Palangka Raya, Sarita News – Jaksa Agung Muda Tindak Pidana Umum (Jampidum) menyetujui tiga permohonan penghentian penuntutan berdasarkan keadilan restoratif dari kejaksaan negeri(Kejari) di Kalimantan Tengah (Kalteng), Selasa (1/7/2025).
Keputusan tersebut diambil melalui Direktur Tindak Pidana Terhadap Orang dan Harta Benda (Oharda) Nanang Ibrahim Soleh.
Tiga permohonan yang disetujui berasal dari Kejari Kotawaringin Timur (Kotim), Kejari Barito Selatan (Barsel), serta Kejari Katingan. Dan, masing-masing kasus melibatkan tersangka dengan inisial MRR, EYS, dan MA.

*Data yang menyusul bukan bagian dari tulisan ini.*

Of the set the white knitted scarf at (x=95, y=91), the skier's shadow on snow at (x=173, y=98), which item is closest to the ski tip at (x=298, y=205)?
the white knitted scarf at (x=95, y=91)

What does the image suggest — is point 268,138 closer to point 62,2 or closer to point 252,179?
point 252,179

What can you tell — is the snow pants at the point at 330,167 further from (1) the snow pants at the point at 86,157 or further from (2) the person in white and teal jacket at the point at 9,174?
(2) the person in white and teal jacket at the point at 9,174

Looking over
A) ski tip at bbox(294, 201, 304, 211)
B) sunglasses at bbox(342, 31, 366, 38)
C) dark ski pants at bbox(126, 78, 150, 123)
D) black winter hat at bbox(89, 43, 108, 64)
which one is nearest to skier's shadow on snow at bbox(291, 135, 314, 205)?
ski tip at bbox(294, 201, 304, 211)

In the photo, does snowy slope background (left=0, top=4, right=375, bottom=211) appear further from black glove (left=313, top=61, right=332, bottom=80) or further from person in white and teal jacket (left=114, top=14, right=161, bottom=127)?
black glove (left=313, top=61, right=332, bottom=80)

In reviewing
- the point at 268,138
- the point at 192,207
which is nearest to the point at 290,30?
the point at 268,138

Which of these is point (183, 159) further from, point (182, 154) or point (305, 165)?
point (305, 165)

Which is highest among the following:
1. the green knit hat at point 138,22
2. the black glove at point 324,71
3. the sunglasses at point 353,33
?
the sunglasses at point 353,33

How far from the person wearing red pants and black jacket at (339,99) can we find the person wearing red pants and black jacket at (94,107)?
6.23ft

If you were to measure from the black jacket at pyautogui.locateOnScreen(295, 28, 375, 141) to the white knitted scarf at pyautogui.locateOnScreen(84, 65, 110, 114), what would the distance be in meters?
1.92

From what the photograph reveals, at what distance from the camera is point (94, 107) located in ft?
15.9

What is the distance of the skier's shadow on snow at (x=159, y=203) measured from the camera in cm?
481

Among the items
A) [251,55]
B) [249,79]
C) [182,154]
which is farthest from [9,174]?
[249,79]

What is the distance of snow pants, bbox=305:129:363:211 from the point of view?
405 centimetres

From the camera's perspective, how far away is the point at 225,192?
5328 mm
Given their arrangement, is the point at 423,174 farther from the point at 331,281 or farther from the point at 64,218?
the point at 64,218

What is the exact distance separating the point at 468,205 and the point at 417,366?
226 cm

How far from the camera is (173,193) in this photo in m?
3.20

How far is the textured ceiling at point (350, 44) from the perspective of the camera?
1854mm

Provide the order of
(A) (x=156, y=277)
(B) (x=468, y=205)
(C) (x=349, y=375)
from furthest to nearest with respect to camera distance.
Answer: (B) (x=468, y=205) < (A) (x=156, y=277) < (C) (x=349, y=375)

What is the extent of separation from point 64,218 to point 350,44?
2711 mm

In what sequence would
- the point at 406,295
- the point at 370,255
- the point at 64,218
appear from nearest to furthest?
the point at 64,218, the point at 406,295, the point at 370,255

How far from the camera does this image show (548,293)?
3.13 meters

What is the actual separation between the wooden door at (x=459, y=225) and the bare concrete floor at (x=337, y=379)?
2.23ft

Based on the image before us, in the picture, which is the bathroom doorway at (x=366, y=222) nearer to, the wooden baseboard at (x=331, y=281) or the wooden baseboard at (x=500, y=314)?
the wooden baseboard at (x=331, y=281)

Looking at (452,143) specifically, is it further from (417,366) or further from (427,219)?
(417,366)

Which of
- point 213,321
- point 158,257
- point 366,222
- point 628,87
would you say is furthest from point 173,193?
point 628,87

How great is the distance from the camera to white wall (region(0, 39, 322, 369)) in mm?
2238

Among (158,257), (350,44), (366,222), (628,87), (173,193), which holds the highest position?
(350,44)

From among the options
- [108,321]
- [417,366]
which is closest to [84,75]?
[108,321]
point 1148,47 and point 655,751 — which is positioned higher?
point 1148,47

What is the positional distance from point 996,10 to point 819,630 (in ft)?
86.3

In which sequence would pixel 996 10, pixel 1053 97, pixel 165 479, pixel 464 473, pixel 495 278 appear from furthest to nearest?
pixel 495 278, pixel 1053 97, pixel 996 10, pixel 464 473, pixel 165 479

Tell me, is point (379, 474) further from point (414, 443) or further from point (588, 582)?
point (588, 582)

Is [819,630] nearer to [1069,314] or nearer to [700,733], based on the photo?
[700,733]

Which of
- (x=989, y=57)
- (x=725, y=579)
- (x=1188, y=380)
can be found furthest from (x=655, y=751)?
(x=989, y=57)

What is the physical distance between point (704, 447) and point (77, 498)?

Tersangka MRR dari Kotim disangka melanggar Pasal 351 Ayat (1) KUHP terkait kasus penganiayaan. Peristiwa terjadi pada 24 April 2025 di Jalan Kalikasa, Kelurahan Parenggean, ketika tersangka memukul korban hingga mengalami luka di hidung dan bagian wajah lainnya.
Lalu, Tersangka EYS dari Barsel juga disangka melanggar Pasal 351 Ayat (1) KUHP. Kasus penganiayaan ini terjadi akibat perdebatan mengenai masalah pekerjaan yang berujung pada pemukulan korban dan mengalami bengkak di kepala dan mata.
Kemudian, tersangka MA dari Katingan disangka melanggar Pasal 335 ayat (1) angka 1 KUHP atau Pasal 406 ayat (1) KUHP. Tersangka melakukan perusakan dengan melempar batu ke kaca jendela rumah korban dan menebang pohon pisang milik korban.
Ekspose virtual dihadiri Direktur Oharda Nanang Ibrahim Soleh, Plh. Kepala Kejaksaan Tinggi (Kejati) Kalteng, M. Sunarto, Asisten Tindak Pidana Umum Suyanto, serta ketiga Kepala Kejari terkait.
Penghentian penuntutan berdasarkan keadilan restoratif diberikan dengan tiga pertimbangan utama. Pertama, tersangka baru pertama kali melakukan tindak pidana. Kedua, ancaman pidana denda atau penjara tidak lebih dari lima tahun. Ketiga, telah terjadi perdamaian antara korban dan tersangka.
Direktur Oharda, Nanang Ibrahim Soleh mengungkapkan apresiasi kepada jajaran kejaksaan yang terlibat dan ia menilai penghentian penuntutan berdasarkan keadilan restoratif merupakan upaya kejaksaan mendekatkan diri dengan masyarakat sesuai arahan Jaksa Agung.
“Penghentian penuntutan berdasarkan keadilan restoratif ini adalah salah satu upaya kejaksaan mendekatkan diri dengan masyarakat sesuai dengan arahan bapak Jaksa Agung,” tuturnya.
Jampidum selanjutnya memerintahkan ketiga kepala kejaksaan negeri untuk menerbitkan Surat Ketetapan Penghentian Penuntutan (SKP2). Laporan penerbitan SKP2 akan disampaikan kepada Jampidum dan Kepala Kejati Kalteng.